> _Page excerpt_:
******

As for the risk in international financial markets, most relevant researchers also introduced some methods to reduce the risk. However, there is little research on preventing financial market risks based on BT, and there is no relevant research under machine learning (ML) and particle swarm optimization (PSO). Therefore, the research on preventing financial market risks based on BT, ML, and PSO will be carried out. The innovation is that artificial intelligence (AI) and DL are used to find possible risks, and PSO and BT analyze the risk of financial markets. The research content provides a theoretical basis for subsequent research and has great significance. Its structure is as follows: the first section introduces the research background and relevant literature; the second displays PSO and maximum likelihood clustering algorithm; the third analyzes the experimental results using the maximum likelihood algorithm, BT and PSO; the fourth summarizes the empirical conclusion.

2 Method

2.1 The clustering analysis algorithm based on ML and DL

ML algorithm is an interdisciplinary subject in many fields, and there are many related subjects, such as statistics, algorithm complexity theory, and probability theory. ML is a learning algorithm based on simulating human behavior to further obtain new knowledge and information. Moreover, it can continuously improve its performance in the process of operation. From the academic perspective, DL belongs to ML. In other words, DL is actually a special case of ML. The power and flexibility of the DL function are to learn and then express the real world in the way of nested concepts. A more specific expression is that, in the DL, any definition can find its simplified definition, and DL can also concretize and calculate the abstract things.

The ML algorithm [22,23,24] used here consists of two parts. The first part is the clustering method, and the second part is the RF [25,26,27] classification model. The clustering method learns from the unlabeled data and then further analyzes and interprets the internal relationship of the data. Specifically, the concept of set in a mathematical model is adopted. Initially, classification is conducted on the samples and multiple disjoint subsets. Then, the samples in each subset are basically similar, and the samples between different sets are different. The mathematical model of clustering method can be interpreted in this way. The set of samples is set as D, which contains many unlabeled samples. The method of multi-dimensional eigenvector is used to express a single sample. On this basis, the next step of clustering method is to find K subset C in the set of samples, in which each of K subsets is called class cluster. Figure 1 illustrates the scheme of clustering method analysis.

Fig. 1
figure 1

Schematic diagram of cluster analysis

Based on the above description and the principle analysis diagram of clustering [28,29,30], the collected samples will be selected and matched according to the fitness of each class cluster, which will avoid that each sample does not have the same class cluster. Therefore, this sample set can be clustered. Equation (1) expresses the specific calculation of the objective function.

******

> _Source data_:
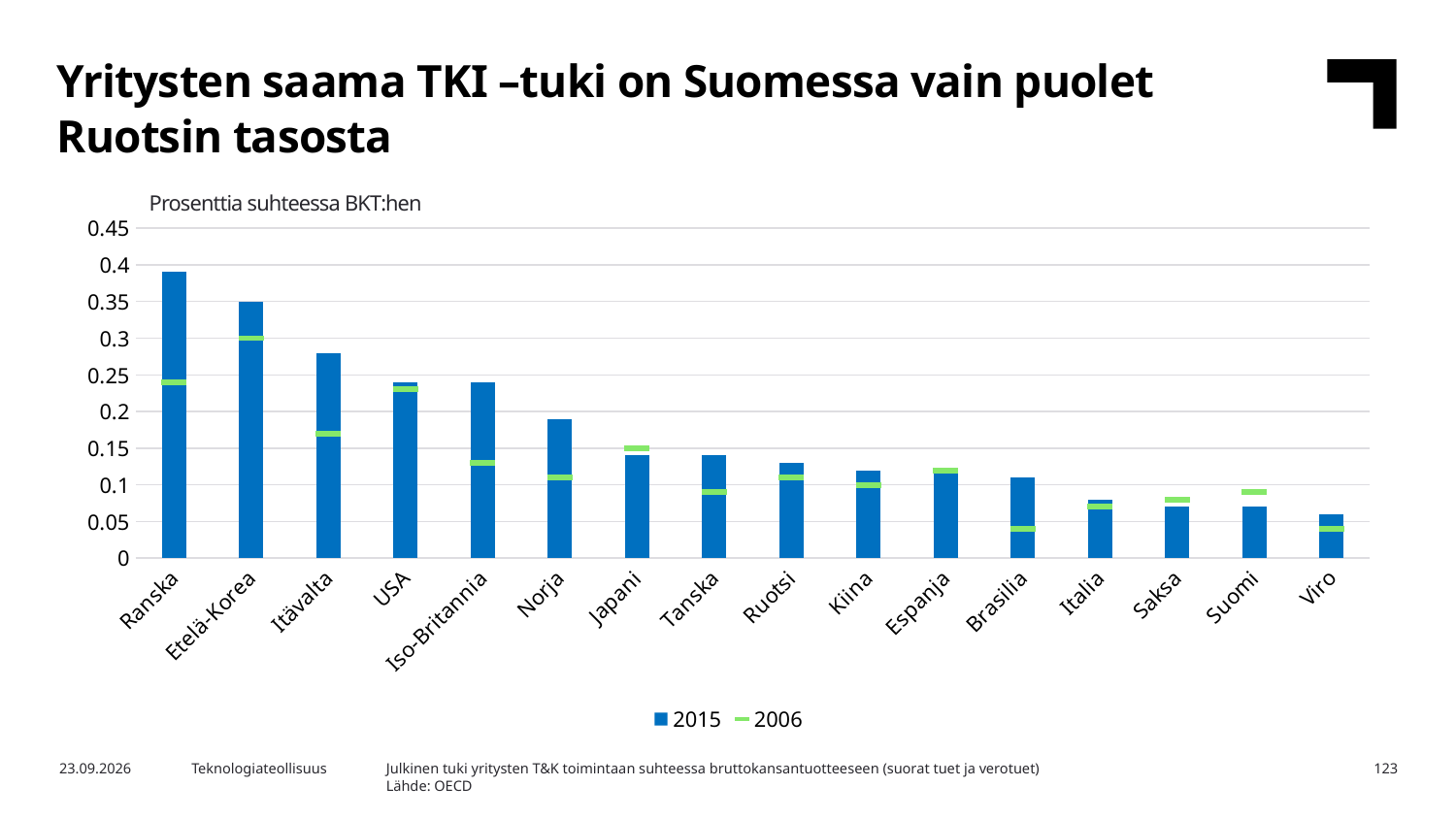
What kind of chart is shown on the slide? Bar chart Is the 2015 value for Ranska greater or less than 0.35? greater Which has the larger 2015 value, Ruotsi or Suomi? Ruotsi Which country has the highest 2015 value in the chart? Ranska How many countries are shown on the x axis of the chart? 16 How many series does the chart legend list? 2 Do the 2015 values rise or fall moving from left to right along the x axis? fall Is the 2015 value for Suomi greater or less than 0.1? less Is the 2015 value for Norja greater or less than 0.2? less Which country has the lowest 2015 value in the chart? Viro What are the two series named in the chart legend? 2015 and 2006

******

> _Instruction 1_:
In the financial risk excerpt, what two parts make up the ML algorithm it uses?
> _Instruction 2_:
Reproduce the stretch of the financial risk excerpt from "2.1 The clustering" through "the abstract things.".
> _Instruction 3_:
Using the financial risk excerpt, say whether each statement agrees with it, and quote the deciding words: (a) DL is a special case of ML. (b) The clustering method learns from labeled data. (c) The fourth section presents PSO and the maximum likelihood clustering algorithm.

> _Exercise answer 1_:
The clustering method and the RF classification model.

> _Exercise answer 2_:
2.1 The clustering analysis algorithm based on ML and DL

ML algorithm is an interdisciplinary subject in many fields, and there are many related subjects, such as statistics, algorithm complexity theory, and probability theory. ML is a learning algorithm based on simulating human behavior to further obtain new knowledge and information. Moreover, it can continuously improve its performance in the process of operation. From the academic perspective, DL belongs to ML. In other words, DL is actually a special case of ML. The power and flexibility of the DL function are to learn and then express the real world in the way of nested concepts. A more specific expression is that, in the DL, any definition can find its simplified definition, and DL can also concretize and calculate the abstract things.

> _Exercise answer 3_:
(a) Yes: "DL is actually a special case of ML."
(b) No: "The clustering method learns from the unlabeled data"
(c) No: "the second displays PSO and maximum likelihood clustering algorithm"